Idan Ofer-controlled Cool Company is looking to fix an LNG carrier newbuilding and two 2024-redelivering vessels in a market that it sees as leaning towards multi-year and long-term deals.

In a first-quarter results statement on Wednesday, the company pointed to its recently announced 14-year charter agreement for one of its two LNG newbuildings, set to be delivered in late 2024, to Gail (India) and said that this deal sets “a strong precedent” for the second vessel, adding that discussions with potential charterers are ongoing.

“CoolCo is also developing leads for its other two vessels redelivering in the second half of 2024,” the company said, explaining that both ships are slated for upgrades during their scheduled dry-dockings in the first half of 2025.

Company chief executive Richard Tyrrell said: “Our next available vessels are well spaced and do not come open before the second half of 2024, when the market is anticipated to be in a seasonal upswing.”

He added that CoolCo expects to see longer voyage distances in the second half of 2024 as greater volumes of LNG head east.

Tyrrell said the 14-year long-term charter to Gail (India) takes CoolCo’s firm revenue backlog to more than $1.2bn and total revenue backlog, including extensions, to almost $1.9bn as of 31 March 2024.

He said this “underscores the significant gap between the prevailing spot market and the long-term employment prospects for the high-quality, fuel-efficient LNG carriers”.

CoolCo said: “In the near term, the spot LNG carrier market is likely to remain substantially detached from prospects for either multi-year secondhand employment or very long-term charters for newbuilds,” citing buoyed charterer comfort levels and delays to new liquefaction start-ups.

“Current prevailing spot rates are more indicative of a market in a holding pattern than a longer-term call on overall market direction.”

Tyrrell said: “The first quarter was a transitional quarter for both the market and CoolCo after the winter season in the northern hemisphere ended early and two of CoolCo’s vessels delivered into new charters.”

He said that while one of CoolCo’s 13 LNG carriers delivered into a higher rate charter, the other was off-hire for “a handful of days” before delivery.

Coupled with lower rates on its single variable-rate contract, this led to a decrease in the company’s overall fleet first-quarter time charter equivalent earnings, averaging $77,200 per day, compared to $87,300 in the previous three months and $83,700 in the comparable period a year ago.

CoolCo’s first-quarter net income almost halved to $36.8m from $70.1m in the same period of 2023.

Operating revenue for the three months from January to March 2024 slipped to $88.1m from $98.7m in the comparable quarter a year earlier, mainly due to a scheduled dry-docking and lower returns.

The company boasted a first-quarter fleet utilisation of 95%, down slightly on the 97% logged for the last three months of 2023.

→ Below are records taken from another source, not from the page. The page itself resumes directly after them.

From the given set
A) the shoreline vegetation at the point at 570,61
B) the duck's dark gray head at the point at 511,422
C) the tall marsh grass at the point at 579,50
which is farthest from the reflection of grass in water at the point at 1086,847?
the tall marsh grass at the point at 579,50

CoolCo said this primarily reflected 51 offhire days for its 160,000-cbm Kool Husky (built 2014) before it started a new charter in early March.

The company had no scheduled dry-dockings during the quarter. One vessel has started its dry-docking in the second quarter, with a further three LNG carriers due to begin theirs in the July to September period.

CoolCo said the average cost of these dry-dockings is around $6.5m per vessel, with the ship offhire for up to 30 days.

It added that one of the dry-dockings for the Kool Husky, which is scheduled for the third quarter, will include a vessel upgrade to the company’s LNGe specification, adding a further $15m in costs and an additional 20 days offhire.